» Objective:
Copy each of the following records word for word, leaving nothing out.

── The input

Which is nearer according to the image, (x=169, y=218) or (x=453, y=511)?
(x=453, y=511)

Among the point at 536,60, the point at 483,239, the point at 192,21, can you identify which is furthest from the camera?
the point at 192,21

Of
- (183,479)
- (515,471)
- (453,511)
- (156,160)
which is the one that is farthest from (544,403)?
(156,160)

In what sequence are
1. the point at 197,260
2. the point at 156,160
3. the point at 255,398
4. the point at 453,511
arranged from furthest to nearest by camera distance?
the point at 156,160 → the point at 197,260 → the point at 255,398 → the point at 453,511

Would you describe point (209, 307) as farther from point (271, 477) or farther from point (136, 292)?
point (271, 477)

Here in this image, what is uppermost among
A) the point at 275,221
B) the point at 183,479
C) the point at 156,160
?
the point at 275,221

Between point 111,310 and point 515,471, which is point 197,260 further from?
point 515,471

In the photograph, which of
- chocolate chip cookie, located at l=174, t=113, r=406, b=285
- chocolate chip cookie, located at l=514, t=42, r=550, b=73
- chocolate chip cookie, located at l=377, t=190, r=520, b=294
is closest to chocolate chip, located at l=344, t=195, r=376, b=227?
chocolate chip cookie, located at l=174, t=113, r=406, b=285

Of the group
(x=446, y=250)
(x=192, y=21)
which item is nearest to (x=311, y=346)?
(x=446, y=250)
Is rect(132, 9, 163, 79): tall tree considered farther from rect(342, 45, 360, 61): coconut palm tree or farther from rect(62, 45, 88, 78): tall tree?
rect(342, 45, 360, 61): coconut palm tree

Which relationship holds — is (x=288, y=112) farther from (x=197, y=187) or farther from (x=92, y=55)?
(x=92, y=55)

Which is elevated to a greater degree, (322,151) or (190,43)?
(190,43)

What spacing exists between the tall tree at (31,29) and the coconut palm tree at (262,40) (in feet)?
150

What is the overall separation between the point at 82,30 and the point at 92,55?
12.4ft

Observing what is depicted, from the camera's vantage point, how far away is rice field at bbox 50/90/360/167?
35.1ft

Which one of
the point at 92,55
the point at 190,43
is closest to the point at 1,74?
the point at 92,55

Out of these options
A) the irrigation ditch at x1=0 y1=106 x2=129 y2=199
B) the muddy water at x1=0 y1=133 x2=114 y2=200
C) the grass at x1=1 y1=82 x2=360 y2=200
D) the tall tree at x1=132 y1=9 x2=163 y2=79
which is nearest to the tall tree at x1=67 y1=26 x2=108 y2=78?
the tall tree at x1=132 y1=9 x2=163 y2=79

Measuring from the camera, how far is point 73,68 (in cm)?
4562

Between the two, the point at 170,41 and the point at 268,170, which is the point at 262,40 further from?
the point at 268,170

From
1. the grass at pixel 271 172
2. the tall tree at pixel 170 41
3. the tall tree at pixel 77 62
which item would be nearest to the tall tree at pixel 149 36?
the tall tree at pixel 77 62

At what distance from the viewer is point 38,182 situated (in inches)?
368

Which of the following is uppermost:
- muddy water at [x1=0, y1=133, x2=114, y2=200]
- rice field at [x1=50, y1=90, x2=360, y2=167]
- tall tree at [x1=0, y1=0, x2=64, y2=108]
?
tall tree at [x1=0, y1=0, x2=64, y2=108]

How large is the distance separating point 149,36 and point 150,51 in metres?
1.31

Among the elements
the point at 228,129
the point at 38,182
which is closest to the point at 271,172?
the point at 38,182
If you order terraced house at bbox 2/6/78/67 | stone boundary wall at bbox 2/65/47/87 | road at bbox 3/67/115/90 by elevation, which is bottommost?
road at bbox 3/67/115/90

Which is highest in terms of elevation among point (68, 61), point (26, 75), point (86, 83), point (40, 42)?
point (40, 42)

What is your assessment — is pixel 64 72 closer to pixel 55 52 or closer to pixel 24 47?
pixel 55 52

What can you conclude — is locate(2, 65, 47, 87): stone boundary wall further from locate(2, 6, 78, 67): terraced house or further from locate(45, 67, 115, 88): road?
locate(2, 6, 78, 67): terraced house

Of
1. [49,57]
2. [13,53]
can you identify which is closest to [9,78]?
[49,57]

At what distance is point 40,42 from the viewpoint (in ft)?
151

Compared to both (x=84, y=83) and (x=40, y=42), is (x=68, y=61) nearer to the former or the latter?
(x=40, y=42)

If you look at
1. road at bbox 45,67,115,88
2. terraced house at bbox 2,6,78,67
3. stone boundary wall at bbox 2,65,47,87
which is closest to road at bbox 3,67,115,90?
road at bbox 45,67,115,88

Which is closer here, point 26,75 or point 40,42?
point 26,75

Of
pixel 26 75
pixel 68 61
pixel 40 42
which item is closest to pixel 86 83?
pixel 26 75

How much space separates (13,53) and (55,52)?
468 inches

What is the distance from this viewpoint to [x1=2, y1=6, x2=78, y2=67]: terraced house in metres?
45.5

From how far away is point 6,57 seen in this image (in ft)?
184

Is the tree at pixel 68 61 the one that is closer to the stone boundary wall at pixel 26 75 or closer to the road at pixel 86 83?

────

» Right answer:
Which is nearer according to the image, (x=169, y=218) or (x=453, y=511)?
(x=453, y=511)

Among the point at 536,60, the point at 483,239, the point at 192,21, can you identify which is furthest from the camera?
the point at 192,21

Of
- (183,479)
- (515,471)
- (453,511)
- (156,160)
which is the one that is farthest from (544,403)?
(156,160)

In what sequence are
1. the point at 197,260
2. the point at 156,160
3. the point at 255,398
4. the point at 453,511
arranged from furthest to nearest by camera distance?
the point at 156,160 → the point at 197,260 → the point at 255,398 → the point at 453,511

Would you describe point (209, 307) as farther from point (271, 477) or farther from point (136, 292)?
point (271, 477)

Here in this image, what is uppermost among
A) the point at 275,221
B) the point at 183,479
C) the point at 156,160
?
the point at 275,221

Between point 111,310 and point 515,471, which is point 197,260 further from?
point 515,471

In the photograph, which of
- chocolate chip cookie, located at l=174, t=113, r=406, b=285
- chocolate chip cookie, located at l=514, t=42, r=550, b=73
- chocolate chip cookie, located at l=377, t=190, r=520, b=294
is closest to chocolate chip, located at l=344, t=195, r=376, b=227?
chocolate chip cookie, located at l=174, t=113, r=406, b=285

Of the group
(x=446, y=250)
(x=192, y=21)
which item is nearest to (x=311, y=346)?
(x=446, y=250)
Is rect(132, 9, 163, 79): tall tree considered farther from rect(342, 45, 360, 61): coconut palm tree or farther from rect(62, 45, 88, 78): tall tree?
rect(342, 45, 360, 61): coconut palm tree

Which relationship holds — is (x=288, y=112) farther from (x=197, y=187) or farther from (x=92, y=55)?
(x=92, y=55)

Which is elevated to a greater degree, (322,151) or (190,43)?
(190,43)

What spacing exists between the tall tree at (31,29) and the coconut palm tree at (262,40) (in feet)?
150

What is the overall separation between the point at 82,30 and the point at 92,55?
12.4ft

Observing what is depicted, from the camera's vantage point, how far away is rice field at bbox 50/90/360/167?
35.1ft

Which one of
the point at 92,55
the point at 190,43
is closest to the point at 1,74?
the point at 92,55

Out of these options
A) the irrigation ditch at x1=0 y1=106 x2=129 y2=199
B) the muddy water at x1=0 y1=133 x2=114 y2=200
C) the grass at x1=1 y1=82 x2=360 y2=200
D) the tall tree at x1=132 y1=9 x2=163 y2=79
which is nearest to the tall tree at x1=67 y1=26 x2=108 y2=78?
the tall tree at x1=132 y1=9 x2=163 y2=79

Measuring from the camera, how far is point 73,68 (in cm)?
4562

Between the two, the point at 170,41 and the point at 268,170, which is the point at 262,40 further from?
the point at 268,170

From
1. the grass at pixel 271 172
2. the tall tree at pixel 170 41
3. the tall tree at pixel 77 62
which item would be nearest to the tall tree at pixel 149 36?
the tall tree at pixel 77 62

At what distance from the viewer is point 38,182 situated (in inches)?
368

Which of the following is uppermost:
- muddy water at [x1=0, y1=133, x2=114, y2=200]
- rice field at [x1=50, y1=90, x2=360, y2=167]
- tall tree at [x1=0, y1=0, x2=64, y2=108]
?
tall tree at [x1=0, y1=0, x2=64, y2=108]

How large is the distance separating point 149,36 and point 150,51 in metres?
1.31

Among the elements
the point at 228,129
the point at 38,182
which is closest to the point at 271,172?
the point at 38,182
If you order terraced house at bbox 2/6/78/67 | stone boundary wall at bbox 2/65/47/87 | road at bbox 3/67/115/90 by elevation, which is bottommost?
road at bbox 3/67/115/90

Which is highest in terms of elevation among point (68, 61), point (26, 75), point (86, 83), point (40, 42)?
point (40, 42)

What is your assessment — is pixel 64 72 closer to pixel 55 52 or closer to pixel 24 47?
pixel 55 52

What can you conclude — is locate(2, 65, 47, 87): stone boundary wall further from locate(2, 6, 78, 67): terraced house or further from locate(45, 67, 115, 88): road?
locate(2, 6, 78, 67): terraced house

Of
1. [49,57]
2. [13,53]
can you identify which is closest to [9,78]?
[49,57]

At what distance is point 40,42 from the viewpoint (in ft)?
151

Compared to both (x=84, y=83) and (x=40, y=42), is (x=68, y=61) nearer to the former or the latter?
(x=40, y=42)

If you look at
1. road at bbox 45,67,115,88
2. terraced house at bbox 2,6,78,67
3. stone boundary wall at bbox 2,65,47,87
which is closest to road at bbox 3,67,115,90?
road at bbox 45,67,115,88

Which is closer here, point 26,75 or point 40,42?
point 26,75

Of
pixel 26 75
pixel 68 61
pixel 40 42
which item is closest to pixel 86 83?
pixel 26 75

How much space separates (13,53) and (55,52)?
468 inches

What is the distance from this viewpoint to [x1=2, y1=6, x2=78, y2=67]: terraced house in metres?
45.5

From how far away is point 6,57 seen in this image (in ft)?
184

Is the tree at pixel 68 61 the one that is closer to the stone boundary wall at pixel 26 75 or closer to the road at pixel 86 83?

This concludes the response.